Lorsque les Romains renoncèrent au paganisme pour embrasser
le christianisme au début du quatrième siècle, ce fut le
début de l’édification des églises. La civilisation en
Egypte continua à prospérer.
Le mérite incontesté dans ce domaine revient à la
Bibliothèque d’Alexandrie, en tant qu’université universelle
fréquentée par nombre d’étudiants venus de toutes les
contrées du monde.
Les coptes sont les descendants directs des Egyptiens de
l’époque pharaonique, mais l’ancienne civilisation
égyptienne ne s’est pas arrêtée avec la fin de l’ère
pharaonique. La vie spirituelle, la langue, la religion,
l’évolution scientifique et artistique continuèrent
longtemps après. Malgré les influences gréco-romaines
d’Alexandrie, ils établirent leur propre civilisation, et
l’art copte fut le trait d’union entre les arts pharaonique,
gréco-romain et islamique.
Malgré l’influence byzantine et islamique, l’art copte a
atteint un niveau et une originalité qui forcent l’attention
et l’admiration.
L’art copte est le témoignage d’un nouvel esprit qui naît de
la vieille humanité. L’art copte est un art pur, simple et
beau, il représente la vie religieuse et la vie quotidienne.
Pour l’artiste copte, « la simplicité était une sorte de
beauté ».
La sculpture sur pierre et sur bois, la céramique et
l’orfèvrerie, ainsi que les objets de la vie courante qui,
par la perfection de leur forme utilitaire ou leur décor,
sont aussi des œuvres d’art, comme les tapisseries tissées
en lin et laine, qui grâce à l’habilité de l’artisan des IIe
et IIIe siècles, peuvent être regardées à l’endroit comme à
l’envers.
Le Musée copte, fondé en 1908 et restauré en 1984, est
totalement rénové pour fêter ses cent ans. Le 26 juin 2006,
le président Moubarak en personne, entouré d’une centaine de
personnalités, est venu l’inaugurer et l’admirer, car il est
superbe. Tout y est parfaitement disposé. Sur 16 000 œuvres
d’art, seules 1 200 pièces y sont mises en valeur.

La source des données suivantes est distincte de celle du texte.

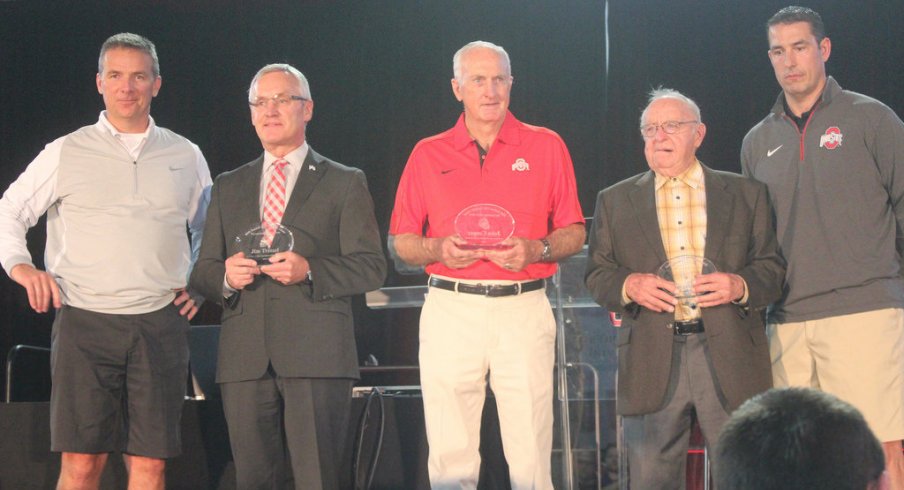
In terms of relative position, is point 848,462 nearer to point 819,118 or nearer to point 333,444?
point 333,444

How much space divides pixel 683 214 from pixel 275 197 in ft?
4.50

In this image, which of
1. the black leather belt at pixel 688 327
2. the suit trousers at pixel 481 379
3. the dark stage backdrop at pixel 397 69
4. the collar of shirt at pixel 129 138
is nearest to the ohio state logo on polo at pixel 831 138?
the black leather belt at pixel 688 327

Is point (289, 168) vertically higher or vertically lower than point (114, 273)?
higher

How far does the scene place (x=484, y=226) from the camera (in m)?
3.22

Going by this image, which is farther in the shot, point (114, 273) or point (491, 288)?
point (114, 273)

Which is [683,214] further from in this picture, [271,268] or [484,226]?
[271,268]

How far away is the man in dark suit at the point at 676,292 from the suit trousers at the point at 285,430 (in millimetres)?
935

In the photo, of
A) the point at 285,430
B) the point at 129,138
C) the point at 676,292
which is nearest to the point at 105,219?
the point at 129,138

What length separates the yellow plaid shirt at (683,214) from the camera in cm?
332

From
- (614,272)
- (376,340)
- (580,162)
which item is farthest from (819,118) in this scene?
(376,340)

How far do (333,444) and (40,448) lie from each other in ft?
4.93

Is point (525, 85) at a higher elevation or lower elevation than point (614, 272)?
higher

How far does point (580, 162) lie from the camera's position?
6531 mm

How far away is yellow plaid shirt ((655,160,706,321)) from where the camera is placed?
3324 millimetres
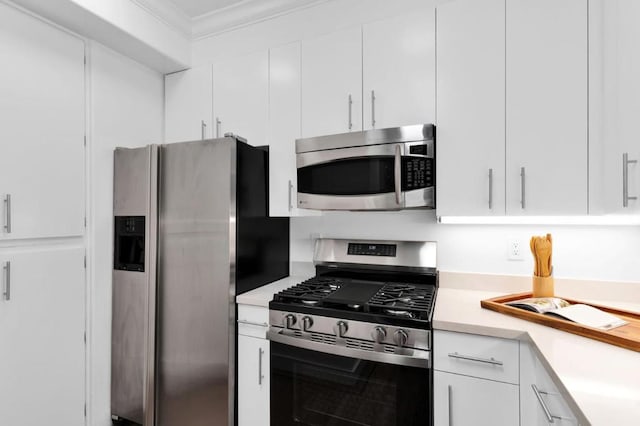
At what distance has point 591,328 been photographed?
1.16 meters

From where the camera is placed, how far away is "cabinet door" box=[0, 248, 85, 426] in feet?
5.17

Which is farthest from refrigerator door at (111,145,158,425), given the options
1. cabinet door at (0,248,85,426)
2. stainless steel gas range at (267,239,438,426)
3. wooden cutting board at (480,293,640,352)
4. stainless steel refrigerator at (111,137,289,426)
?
wooden cutting board at (480,293,640,352)

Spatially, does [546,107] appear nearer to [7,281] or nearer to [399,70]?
[399,70]

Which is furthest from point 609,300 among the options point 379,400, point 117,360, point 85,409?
point 85,409

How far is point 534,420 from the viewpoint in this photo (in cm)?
116

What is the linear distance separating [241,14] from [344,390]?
7.13ft

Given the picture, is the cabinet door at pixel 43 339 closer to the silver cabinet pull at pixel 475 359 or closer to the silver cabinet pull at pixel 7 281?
the silver cabinet pull at pixel 7 281

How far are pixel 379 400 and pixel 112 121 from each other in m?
2.06

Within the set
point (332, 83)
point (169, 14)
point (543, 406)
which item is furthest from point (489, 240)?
point (169, 14)

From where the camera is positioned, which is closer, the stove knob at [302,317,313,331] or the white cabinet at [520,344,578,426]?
the white cabinet at [520,344,578,426]

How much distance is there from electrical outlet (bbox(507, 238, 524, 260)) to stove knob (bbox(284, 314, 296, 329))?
46.2 inches

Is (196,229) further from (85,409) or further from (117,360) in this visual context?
(85,409)

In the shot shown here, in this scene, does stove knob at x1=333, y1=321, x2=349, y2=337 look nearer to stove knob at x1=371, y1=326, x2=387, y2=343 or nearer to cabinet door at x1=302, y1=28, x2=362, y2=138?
stove knob at x1=371, y1=326, x2=387, y2=343

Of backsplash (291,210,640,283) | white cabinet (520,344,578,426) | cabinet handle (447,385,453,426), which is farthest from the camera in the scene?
backsplash (291,210,640,283)
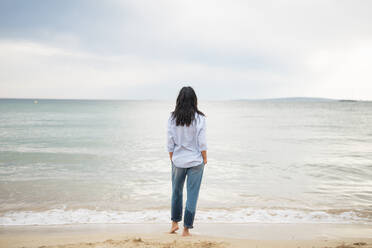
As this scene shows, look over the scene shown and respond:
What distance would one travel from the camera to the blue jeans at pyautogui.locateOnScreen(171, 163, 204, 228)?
379 centimetres

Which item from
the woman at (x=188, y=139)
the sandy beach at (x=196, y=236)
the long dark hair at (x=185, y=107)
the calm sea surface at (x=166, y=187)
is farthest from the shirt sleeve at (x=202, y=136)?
the calm sea surface at (x=166, y=187)

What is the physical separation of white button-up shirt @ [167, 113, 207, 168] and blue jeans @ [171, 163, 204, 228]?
0.10 metres

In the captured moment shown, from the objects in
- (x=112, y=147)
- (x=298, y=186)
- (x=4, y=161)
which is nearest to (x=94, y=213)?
(x=298, y=186)

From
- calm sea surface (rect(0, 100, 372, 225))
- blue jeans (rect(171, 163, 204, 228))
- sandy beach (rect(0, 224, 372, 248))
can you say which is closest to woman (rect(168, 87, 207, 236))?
blue jeans (rect(171, 163, 204, 228))

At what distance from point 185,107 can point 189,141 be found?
0.46 meters

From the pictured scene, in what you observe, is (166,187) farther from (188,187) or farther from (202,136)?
(202,136)

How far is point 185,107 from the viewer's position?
367 centimetres

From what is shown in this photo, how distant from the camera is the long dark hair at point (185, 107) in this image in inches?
144

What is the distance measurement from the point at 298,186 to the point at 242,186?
1.61 meters

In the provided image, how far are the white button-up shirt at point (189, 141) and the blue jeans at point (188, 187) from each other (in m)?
0.10

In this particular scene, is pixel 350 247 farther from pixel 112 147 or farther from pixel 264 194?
pixel 112 147

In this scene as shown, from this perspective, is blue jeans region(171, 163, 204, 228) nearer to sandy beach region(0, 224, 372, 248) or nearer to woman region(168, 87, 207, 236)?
woman region(168, 87, 207, 236)

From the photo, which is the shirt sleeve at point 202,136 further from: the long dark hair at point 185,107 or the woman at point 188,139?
the long dark hair at point 185,107

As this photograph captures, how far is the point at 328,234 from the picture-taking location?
4.68 m
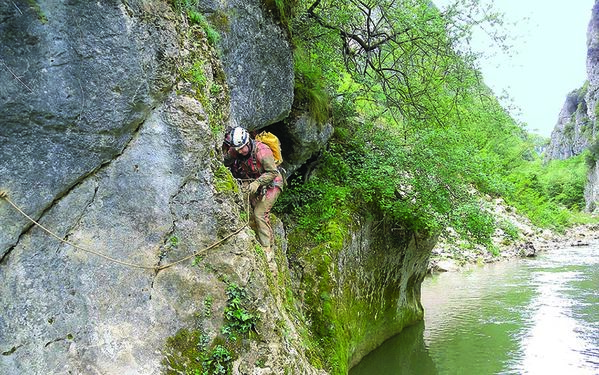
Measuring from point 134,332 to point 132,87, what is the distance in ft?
8.52

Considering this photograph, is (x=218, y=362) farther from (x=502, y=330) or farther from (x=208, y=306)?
(x=502, y=330)

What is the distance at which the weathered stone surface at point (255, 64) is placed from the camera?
326 inches

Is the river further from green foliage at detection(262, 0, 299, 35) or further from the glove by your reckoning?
green foliage at detection(262, 0, 299, 35)

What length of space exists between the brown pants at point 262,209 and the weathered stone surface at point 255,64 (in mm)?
1507

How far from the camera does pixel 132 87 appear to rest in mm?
5434

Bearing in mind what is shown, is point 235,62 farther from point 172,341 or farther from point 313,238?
point 172,341

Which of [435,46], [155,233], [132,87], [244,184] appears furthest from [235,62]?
[435,46]

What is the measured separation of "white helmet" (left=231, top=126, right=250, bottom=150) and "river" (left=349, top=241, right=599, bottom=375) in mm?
6227

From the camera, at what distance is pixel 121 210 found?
18.1ft

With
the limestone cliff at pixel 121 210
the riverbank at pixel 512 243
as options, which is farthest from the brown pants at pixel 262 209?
the riverbank at pixel 512 243

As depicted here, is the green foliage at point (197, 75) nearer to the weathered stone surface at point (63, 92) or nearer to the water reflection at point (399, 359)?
the weathered stone surface at point (63, 92)

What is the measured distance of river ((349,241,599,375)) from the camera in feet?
→ 36.3

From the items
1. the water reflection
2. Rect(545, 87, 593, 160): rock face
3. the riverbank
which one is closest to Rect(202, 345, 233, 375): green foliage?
the water reflection

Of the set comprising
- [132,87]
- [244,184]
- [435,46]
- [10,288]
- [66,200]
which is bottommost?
[10,288]
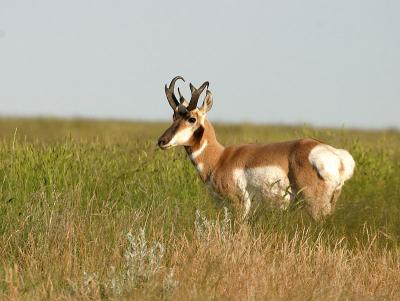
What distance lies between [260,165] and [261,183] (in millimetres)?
227

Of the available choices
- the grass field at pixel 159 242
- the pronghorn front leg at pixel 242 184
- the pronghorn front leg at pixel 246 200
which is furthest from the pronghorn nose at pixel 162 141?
the pronghorn front leg at pixel 246 200

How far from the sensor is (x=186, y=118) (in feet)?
37.5

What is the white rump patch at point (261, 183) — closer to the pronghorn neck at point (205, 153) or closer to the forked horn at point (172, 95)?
the pronghorn neck at point (205, 153)

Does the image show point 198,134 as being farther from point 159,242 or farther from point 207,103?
point 159,242

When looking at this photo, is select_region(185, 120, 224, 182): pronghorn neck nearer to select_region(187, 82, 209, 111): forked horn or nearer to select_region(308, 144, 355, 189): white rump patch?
select_region(187, 82, 209, 111): forked horn

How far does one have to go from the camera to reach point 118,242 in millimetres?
7848

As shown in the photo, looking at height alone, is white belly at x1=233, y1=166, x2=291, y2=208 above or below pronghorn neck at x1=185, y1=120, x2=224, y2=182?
below

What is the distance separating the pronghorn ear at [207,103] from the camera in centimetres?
1157

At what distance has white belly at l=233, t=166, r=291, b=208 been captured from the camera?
10.9 metres

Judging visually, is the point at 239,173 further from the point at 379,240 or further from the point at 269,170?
the point at 379,240

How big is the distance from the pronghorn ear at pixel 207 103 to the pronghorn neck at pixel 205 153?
224 millimetres

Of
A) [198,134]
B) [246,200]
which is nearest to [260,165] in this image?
[246,200]

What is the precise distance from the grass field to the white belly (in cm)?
59

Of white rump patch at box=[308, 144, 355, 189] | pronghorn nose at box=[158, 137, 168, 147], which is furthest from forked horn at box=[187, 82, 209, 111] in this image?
white rump patch at box=[308, 144, 355, 189]
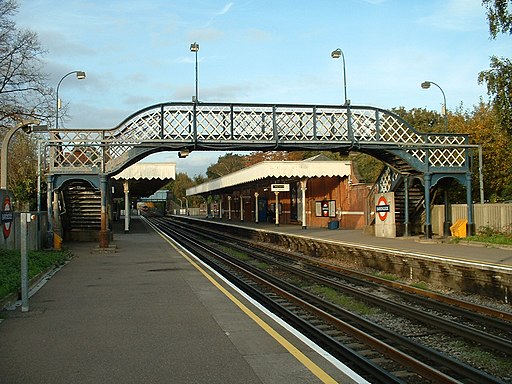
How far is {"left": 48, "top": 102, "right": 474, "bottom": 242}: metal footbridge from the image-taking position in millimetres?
23594

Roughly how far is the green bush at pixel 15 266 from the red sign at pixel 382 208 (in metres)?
14.4

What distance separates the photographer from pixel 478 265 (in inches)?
537

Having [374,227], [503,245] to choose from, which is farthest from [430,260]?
[374,227]

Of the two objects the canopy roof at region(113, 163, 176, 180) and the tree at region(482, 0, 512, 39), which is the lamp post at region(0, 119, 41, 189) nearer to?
the tree at region(482, 0, 512, 39)

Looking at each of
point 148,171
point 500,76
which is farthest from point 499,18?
point 148,171

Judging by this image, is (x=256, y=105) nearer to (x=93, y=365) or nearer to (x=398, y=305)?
(x=398, y=305)

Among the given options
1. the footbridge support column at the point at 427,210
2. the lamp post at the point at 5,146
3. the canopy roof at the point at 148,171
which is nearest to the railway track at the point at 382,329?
the lamp post at the point at 5,146

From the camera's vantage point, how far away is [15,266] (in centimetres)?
1455

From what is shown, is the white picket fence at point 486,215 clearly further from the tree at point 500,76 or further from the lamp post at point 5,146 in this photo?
the lamp post at point 5,146

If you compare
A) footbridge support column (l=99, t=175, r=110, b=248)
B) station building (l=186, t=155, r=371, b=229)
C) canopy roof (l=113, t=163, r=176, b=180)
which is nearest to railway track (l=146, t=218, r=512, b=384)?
footbridge support column (l=99, t=175, r=110, b=248)

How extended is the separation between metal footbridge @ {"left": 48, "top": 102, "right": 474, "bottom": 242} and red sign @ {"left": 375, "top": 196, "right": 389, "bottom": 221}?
88.5 inches

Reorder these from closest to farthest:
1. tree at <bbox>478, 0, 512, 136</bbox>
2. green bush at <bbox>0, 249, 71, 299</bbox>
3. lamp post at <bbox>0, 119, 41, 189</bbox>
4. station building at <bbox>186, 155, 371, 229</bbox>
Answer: green bush at <bbox>0, 249, 71, 299</bbox>, lamp post at <bbox>0, 119, 41, 189</bbox>, tree at <bbox>478, 0, 512, 136</bbox>, station building at <bbox>186, 155, 371, 229</bbox>

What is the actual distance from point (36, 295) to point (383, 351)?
290 inches

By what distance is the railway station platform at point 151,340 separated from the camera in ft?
20.1
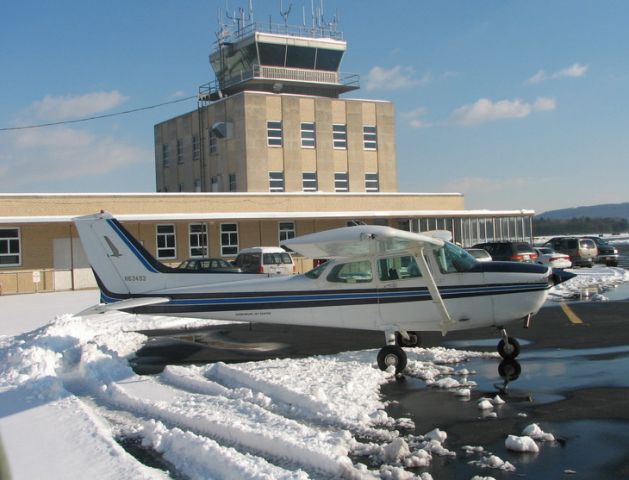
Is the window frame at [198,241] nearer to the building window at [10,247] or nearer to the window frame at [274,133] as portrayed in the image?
the building window at [10,247]

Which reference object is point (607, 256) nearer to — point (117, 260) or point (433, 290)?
point (433, 290)

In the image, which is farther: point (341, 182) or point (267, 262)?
point (341, 182)

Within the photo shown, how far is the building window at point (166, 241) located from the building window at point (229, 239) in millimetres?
2829

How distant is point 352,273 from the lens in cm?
1148

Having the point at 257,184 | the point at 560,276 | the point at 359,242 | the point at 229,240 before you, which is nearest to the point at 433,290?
the point at 359,242

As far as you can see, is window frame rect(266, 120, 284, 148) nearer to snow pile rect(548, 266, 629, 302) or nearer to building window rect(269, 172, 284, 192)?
building window rect(269, 172, 284, 192)

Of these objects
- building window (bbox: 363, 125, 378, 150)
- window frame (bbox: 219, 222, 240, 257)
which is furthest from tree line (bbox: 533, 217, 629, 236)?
window frame (bbox: 219, 222, 240, 257)

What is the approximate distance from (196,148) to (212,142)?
2499 millimetres

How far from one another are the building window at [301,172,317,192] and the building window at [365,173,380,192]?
14.9 ft

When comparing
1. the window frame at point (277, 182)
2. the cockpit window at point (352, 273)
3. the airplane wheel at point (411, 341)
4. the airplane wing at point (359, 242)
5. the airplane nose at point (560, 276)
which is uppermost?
the window frame at point (277, 182)

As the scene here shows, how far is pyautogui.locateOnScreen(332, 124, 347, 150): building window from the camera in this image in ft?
164

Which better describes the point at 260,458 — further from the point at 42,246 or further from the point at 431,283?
the point at 42,246

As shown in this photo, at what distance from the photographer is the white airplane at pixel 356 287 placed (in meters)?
10.8

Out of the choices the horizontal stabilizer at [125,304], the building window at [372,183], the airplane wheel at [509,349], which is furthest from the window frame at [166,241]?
the airplane wheel at [509,349]
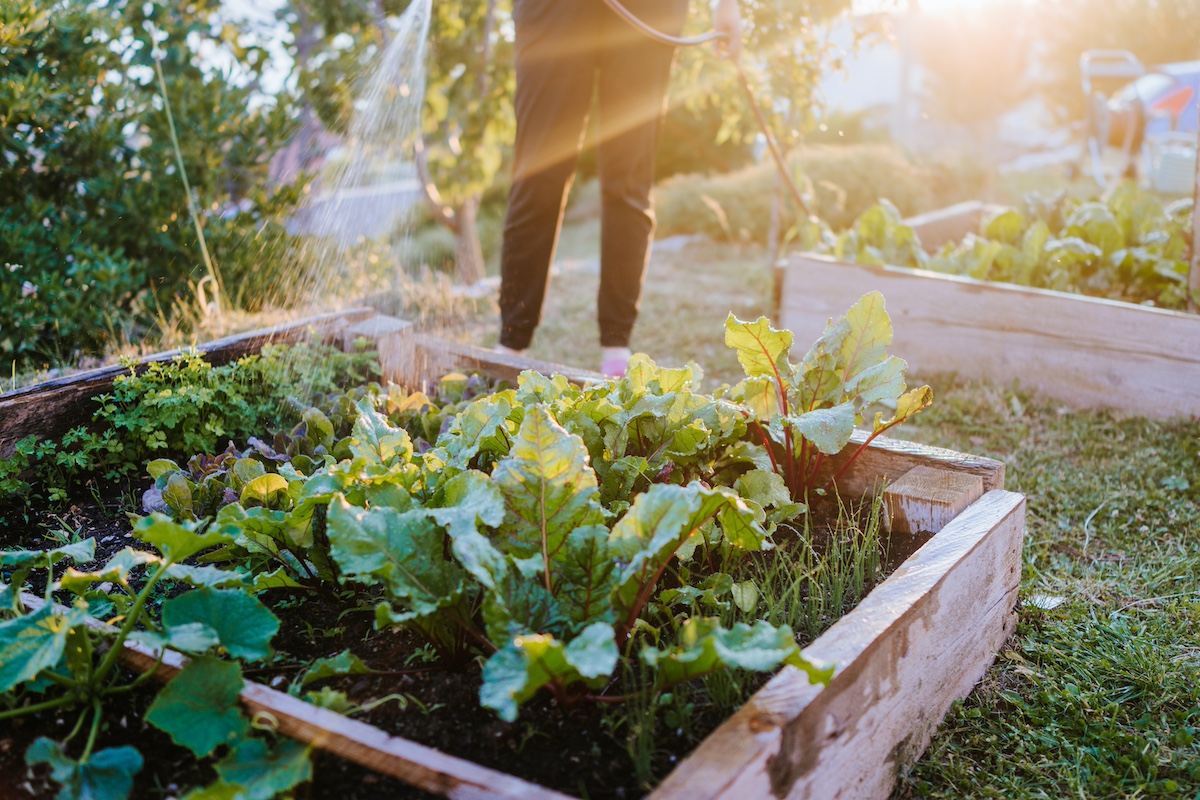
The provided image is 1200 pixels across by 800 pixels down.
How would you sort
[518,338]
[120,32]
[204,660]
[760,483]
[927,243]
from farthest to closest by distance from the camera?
[927,243] → [120,32] → [518,338] → [760,483] → [204,660]

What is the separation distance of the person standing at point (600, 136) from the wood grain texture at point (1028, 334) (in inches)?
26.6

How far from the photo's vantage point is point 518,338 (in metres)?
2.86

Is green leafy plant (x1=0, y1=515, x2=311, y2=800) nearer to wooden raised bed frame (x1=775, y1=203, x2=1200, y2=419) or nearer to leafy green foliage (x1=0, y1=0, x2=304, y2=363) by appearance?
leafy green foliage (x1=0, y1=0, x2=304, y2=363)

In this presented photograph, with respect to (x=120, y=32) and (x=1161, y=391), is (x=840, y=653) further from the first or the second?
(x=120, y=32)

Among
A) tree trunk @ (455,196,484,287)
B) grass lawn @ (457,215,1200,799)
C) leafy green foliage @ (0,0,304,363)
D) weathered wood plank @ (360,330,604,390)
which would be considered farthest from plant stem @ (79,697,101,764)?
tree trunk @ (455,196,484,287)

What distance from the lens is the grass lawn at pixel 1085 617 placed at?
1.34 metres

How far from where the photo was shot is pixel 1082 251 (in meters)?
3.05

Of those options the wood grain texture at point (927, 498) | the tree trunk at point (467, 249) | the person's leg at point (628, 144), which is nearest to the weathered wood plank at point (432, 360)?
the person's leg at point (628, 144)

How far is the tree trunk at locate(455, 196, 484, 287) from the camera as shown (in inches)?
210

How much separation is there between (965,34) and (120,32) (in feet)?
49.5

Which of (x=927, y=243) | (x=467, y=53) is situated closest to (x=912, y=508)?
(x=927, y=243)

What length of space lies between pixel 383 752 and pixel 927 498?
1.04 meters

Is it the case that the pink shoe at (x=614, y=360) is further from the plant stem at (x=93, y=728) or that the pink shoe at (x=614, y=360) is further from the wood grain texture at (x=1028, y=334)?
the plant stem at (x=93, y=728)

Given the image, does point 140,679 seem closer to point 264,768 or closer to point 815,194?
point 264,768
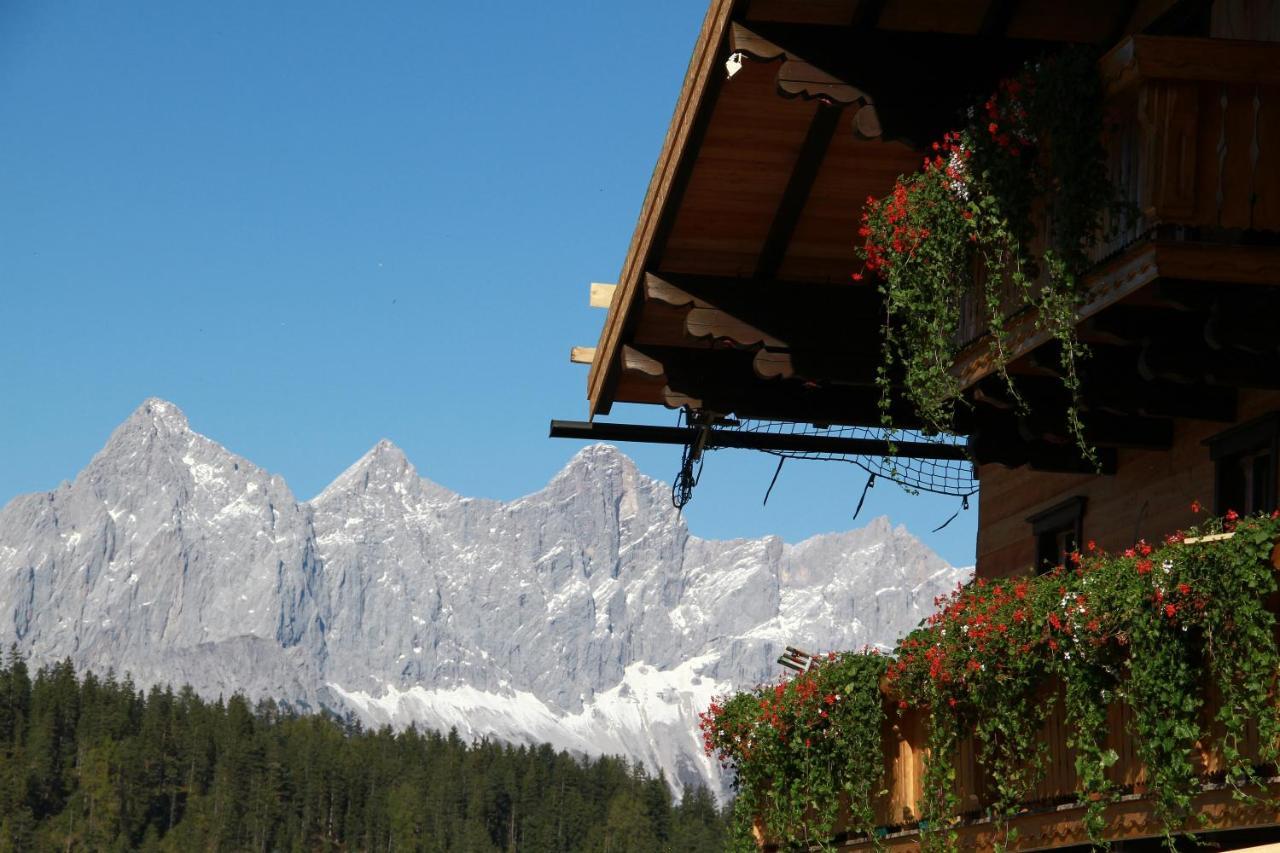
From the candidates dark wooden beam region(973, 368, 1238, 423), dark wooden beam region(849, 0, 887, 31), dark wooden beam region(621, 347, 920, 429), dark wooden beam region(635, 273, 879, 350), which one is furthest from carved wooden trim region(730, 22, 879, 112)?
dark wooden beam region(621, 347, 920, 429)

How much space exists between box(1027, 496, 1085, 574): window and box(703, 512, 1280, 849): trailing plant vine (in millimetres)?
957

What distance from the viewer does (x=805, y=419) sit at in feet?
53.1

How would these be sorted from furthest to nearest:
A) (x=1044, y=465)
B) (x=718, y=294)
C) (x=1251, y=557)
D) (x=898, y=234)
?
1. (x=718, y=294)
2. (x=1044, y=465)
3. (x=898, y=234)
4. (x=1251, y=557)

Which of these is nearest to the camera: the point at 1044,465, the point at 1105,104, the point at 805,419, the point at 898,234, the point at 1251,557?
the point at 1251,557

Ce musée renferme une grande collection de fragments qui
datent du IIe au Ve siècle. La grande majorité des pièces
proviennent des donations de la communauté copte et le reste
des anciens monastères.
Sous les coupoles et les dômes qui sont l’un des aspects les
plus importants de l’architecture copte, on a pu retrouver
des niches avec des représentations des saints, des stèles
funéraires, des chapiteaux et des corniches en calcaire,
ornés de fleurs d’acanthe et de feuilles de vigne. Les
coptes sont les premiers à avoir évoqué, dans leurs
fresques, la Vierge Marie et l’Enfant Jésus. Il est à noter
que les artistes coptes représentent toujours la Vierge à la
droite de Jésus, car le psalmiste a dit (Ps 45:10) : « A ta
droite se tient la reine ». Par respect, elle est toujours
peinte entièrement vêtue et la tête couverte de voile.
Jésus, lui aussi, n’est jamais représenté nu, ni même à
moitié nu.
Ils étaient passés maîtres dans le travail de l’ivoire, de
l’os de l’ébène. Entre autres, il ne faut pas manquer de
voir le fameux peigne tout en ivoire qui date du IVe siècle.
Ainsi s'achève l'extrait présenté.